Son statut de star, Jean-Pierre Étienne l’assume bien. Il en endosse toute la responsabilité, d’autant que son émission donne largement la parole aux auditeurs.

«Nous avons un Conseil des télécommunications qui est censé surveiller ce qui se dit sur les ondes, raconte-t-il. Mais dans les faits, il ne fait pas vraiment son travail et il y a beaucoup de dérives à l’antenne.
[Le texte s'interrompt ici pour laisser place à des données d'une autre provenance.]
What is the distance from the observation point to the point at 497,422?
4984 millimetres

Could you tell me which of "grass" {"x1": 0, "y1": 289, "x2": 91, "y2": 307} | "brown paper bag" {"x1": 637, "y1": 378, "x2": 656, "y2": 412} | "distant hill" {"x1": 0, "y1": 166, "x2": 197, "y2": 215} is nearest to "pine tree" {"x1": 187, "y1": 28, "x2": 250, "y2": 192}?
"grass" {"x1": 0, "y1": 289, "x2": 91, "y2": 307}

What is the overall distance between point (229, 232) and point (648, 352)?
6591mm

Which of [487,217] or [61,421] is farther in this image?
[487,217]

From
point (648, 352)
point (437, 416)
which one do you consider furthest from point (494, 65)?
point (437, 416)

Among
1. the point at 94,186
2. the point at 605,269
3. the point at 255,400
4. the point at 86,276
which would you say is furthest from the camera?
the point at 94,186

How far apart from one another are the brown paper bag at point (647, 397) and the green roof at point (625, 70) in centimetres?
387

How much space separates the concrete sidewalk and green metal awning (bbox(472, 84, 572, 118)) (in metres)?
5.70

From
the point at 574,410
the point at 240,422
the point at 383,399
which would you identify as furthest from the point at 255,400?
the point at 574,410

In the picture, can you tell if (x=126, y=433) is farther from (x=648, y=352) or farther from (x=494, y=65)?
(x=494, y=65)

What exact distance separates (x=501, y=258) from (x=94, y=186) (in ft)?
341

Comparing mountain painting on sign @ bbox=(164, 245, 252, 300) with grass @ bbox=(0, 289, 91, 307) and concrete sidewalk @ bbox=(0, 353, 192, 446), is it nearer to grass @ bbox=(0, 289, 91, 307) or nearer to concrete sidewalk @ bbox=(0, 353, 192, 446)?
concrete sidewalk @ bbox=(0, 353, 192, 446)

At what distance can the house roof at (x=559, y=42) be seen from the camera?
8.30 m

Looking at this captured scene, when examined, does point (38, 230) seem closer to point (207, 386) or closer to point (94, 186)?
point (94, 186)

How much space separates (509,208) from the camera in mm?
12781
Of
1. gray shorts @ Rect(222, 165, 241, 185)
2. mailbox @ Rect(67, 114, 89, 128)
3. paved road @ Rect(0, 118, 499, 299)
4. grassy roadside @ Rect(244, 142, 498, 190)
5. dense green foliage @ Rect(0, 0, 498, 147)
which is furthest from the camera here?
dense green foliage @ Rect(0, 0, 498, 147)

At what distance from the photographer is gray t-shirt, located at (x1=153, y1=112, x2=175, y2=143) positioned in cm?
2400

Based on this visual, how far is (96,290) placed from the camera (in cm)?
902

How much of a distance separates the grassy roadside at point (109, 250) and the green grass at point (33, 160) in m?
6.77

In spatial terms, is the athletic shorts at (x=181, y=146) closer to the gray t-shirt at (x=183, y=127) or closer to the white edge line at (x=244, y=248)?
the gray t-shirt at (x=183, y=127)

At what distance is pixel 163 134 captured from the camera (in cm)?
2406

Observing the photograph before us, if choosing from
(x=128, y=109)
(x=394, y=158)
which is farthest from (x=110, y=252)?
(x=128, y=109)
Le sport est véritablement roi en Haïti et en tant que commentateur sportif, je suis un leader d’opinion. Je dois faire attention à ce que je dis et à ce qui se dit durant mon émission.»

Faire attention  également à ménager les susceptibilités, à fleur de peau lorsqu’il s’agit de  parler de l’équipe nationale de soccer.

«Il y a quelques mois, les Rouges et Bleus ont joué en match amical contre l’Espagne aux États-Unis. L’Espagne est championne du monde en titre et nous n’avons perdu que par 2-1… la foule était en liesse, heureuse, elle célébrait. Un de mes confrères, une très grande vedette au pays, généralement adulée, a osé dire que l’Espagne nous avait laissé jouer… la population n’a pas apprécié du tout ce commentaire et s’en est pris au commentateur!»